RECORDED INFORMATION -
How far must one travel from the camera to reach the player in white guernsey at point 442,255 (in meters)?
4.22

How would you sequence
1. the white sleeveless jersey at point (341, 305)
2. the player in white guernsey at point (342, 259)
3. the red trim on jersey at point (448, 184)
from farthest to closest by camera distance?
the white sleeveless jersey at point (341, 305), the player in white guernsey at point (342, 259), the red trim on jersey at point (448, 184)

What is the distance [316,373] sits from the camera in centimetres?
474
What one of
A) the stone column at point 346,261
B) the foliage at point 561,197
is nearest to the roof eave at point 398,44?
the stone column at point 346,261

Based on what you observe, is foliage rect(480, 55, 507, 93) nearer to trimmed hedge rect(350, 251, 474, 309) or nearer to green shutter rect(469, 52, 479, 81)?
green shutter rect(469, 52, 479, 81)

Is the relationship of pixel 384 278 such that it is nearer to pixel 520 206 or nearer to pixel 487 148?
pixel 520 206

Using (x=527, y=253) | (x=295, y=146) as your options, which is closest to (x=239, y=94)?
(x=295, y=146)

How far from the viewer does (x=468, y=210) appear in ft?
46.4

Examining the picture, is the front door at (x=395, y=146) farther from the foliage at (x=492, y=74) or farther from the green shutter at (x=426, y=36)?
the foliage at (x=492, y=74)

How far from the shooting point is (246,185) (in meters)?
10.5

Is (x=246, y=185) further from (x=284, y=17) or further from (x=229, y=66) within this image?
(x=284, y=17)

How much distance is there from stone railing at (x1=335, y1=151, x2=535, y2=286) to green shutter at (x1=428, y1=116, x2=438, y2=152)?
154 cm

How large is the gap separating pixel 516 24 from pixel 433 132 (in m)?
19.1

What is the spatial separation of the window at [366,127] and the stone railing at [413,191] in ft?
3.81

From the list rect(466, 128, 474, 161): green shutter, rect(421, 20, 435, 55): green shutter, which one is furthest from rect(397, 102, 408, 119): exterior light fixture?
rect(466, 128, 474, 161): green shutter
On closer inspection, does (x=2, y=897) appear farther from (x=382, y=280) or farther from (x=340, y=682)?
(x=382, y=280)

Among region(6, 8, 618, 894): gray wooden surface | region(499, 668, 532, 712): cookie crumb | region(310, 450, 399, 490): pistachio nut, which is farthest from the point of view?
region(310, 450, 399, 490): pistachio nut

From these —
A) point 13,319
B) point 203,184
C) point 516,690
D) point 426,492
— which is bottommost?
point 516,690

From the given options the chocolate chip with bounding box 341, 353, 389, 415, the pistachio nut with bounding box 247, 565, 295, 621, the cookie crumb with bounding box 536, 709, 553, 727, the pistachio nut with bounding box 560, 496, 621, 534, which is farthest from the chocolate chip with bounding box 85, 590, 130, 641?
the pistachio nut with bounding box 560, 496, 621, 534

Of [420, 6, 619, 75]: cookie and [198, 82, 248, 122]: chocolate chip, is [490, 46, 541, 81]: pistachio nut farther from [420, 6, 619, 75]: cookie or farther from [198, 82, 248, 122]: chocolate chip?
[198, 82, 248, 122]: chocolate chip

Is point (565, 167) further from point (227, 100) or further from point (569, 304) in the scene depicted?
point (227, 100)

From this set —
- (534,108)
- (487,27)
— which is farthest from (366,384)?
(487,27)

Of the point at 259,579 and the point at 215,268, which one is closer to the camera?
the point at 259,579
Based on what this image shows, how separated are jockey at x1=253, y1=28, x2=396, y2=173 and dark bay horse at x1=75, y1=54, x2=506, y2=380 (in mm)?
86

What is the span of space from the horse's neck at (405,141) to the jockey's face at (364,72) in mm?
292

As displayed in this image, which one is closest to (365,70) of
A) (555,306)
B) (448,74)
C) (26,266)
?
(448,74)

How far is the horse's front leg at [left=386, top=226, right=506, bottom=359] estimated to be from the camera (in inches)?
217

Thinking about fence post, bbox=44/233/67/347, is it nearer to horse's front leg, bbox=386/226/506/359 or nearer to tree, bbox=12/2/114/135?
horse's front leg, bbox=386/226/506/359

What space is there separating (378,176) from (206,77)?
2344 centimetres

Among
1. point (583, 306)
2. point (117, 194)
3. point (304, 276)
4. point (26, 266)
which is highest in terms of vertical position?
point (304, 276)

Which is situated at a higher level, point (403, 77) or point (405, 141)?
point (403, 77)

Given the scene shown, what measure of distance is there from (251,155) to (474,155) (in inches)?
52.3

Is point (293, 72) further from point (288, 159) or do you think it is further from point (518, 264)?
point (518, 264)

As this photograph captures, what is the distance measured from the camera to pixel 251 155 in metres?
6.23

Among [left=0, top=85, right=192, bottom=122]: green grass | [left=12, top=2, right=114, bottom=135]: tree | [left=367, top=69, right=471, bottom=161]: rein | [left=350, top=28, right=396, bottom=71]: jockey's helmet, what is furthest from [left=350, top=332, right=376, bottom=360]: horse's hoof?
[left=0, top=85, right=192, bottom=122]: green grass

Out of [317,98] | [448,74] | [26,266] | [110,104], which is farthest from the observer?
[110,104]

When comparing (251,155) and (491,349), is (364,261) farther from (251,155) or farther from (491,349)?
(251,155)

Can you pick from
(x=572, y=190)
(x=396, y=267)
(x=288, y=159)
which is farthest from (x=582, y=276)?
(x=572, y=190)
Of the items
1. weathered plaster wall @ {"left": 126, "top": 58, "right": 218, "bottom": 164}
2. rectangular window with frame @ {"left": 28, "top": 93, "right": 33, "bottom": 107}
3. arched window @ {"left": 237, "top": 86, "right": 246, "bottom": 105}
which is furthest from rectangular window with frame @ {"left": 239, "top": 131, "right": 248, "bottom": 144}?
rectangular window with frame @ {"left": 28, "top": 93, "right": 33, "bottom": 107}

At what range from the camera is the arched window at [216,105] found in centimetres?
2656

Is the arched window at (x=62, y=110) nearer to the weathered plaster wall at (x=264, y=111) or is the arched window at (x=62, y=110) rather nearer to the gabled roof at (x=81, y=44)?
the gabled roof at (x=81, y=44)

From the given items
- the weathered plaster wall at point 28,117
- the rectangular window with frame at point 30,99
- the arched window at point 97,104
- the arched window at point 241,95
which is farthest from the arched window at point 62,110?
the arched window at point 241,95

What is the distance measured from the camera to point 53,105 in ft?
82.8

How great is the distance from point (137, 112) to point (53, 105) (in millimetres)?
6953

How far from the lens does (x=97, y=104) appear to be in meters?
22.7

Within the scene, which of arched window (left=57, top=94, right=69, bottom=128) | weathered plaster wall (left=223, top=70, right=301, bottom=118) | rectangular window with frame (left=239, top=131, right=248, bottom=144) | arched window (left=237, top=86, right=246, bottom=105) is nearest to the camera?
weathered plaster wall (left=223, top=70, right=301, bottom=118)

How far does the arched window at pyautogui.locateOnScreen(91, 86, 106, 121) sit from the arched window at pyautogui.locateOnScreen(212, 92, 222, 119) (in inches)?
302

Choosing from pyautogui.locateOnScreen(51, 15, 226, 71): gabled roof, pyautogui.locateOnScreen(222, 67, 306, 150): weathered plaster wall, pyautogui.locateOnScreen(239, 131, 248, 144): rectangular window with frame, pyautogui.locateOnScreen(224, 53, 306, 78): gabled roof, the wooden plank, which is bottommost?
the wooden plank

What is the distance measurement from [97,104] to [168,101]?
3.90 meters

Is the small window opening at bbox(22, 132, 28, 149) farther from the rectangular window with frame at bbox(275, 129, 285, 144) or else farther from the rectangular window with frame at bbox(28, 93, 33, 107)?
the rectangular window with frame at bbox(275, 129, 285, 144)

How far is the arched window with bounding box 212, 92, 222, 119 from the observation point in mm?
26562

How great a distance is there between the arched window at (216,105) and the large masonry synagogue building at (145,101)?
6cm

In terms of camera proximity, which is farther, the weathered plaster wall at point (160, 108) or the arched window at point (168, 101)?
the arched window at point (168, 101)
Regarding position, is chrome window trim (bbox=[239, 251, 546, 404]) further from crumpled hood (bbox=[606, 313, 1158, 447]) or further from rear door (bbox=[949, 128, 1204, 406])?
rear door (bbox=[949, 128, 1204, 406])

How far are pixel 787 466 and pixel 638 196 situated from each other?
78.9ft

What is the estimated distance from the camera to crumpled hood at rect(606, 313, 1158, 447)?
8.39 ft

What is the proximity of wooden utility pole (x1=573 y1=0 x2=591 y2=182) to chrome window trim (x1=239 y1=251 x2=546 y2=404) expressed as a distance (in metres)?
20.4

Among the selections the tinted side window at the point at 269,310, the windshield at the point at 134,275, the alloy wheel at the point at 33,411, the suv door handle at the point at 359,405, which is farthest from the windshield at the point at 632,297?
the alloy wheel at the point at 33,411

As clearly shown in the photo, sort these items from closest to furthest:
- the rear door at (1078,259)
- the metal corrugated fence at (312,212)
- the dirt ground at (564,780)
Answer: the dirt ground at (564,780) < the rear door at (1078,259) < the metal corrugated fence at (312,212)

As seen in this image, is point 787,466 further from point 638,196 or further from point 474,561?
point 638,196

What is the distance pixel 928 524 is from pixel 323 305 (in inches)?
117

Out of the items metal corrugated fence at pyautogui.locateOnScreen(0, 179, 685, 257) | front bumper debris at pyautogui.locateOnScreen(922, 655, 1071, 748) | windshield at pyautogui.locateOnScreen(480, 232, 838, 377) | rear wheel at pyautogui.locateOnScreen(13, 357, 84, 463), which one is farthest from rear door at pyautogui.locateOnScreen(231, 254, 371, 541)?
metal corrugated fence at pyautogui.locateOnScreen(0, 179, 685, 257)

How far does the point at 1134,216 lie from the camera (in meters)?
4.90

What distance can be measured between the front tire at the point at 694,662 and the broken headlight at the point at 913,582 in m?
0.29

WHAT IS NEEDED - Format the entries above as a numbered list, from the line containing "Out of the items" through the last line of the entries, both ends included, and leave out the blank lines.

SOLUTION -
1. Out of the items metal corrugated fence at pyautogui.locateOnScreen(0, 179, 685, 257) | front bumper debris at pyautogui.locateOnScreen(922, 655, 1071, 748) | windshield at pyautogui.locateOnScreen(480, 232, 838, 377) | rear wheel at pyautogui.locateOnScreen(13, 357, 84, 463), which one is farthest from rear door at pyautogui.locateOnScreen(231, 254, 371, 541)?
2. metal corrugated fence at pyautogui.locateOnScreen(0, 179, 685, 257)
3. How far does the point at 1134,216 lie from the camera (in meters)?
4. 4.90
5. What distance can be measured between the front tire at the point at 694,662 and the broken headlight at the point at 913,582 in m?
6. 0.29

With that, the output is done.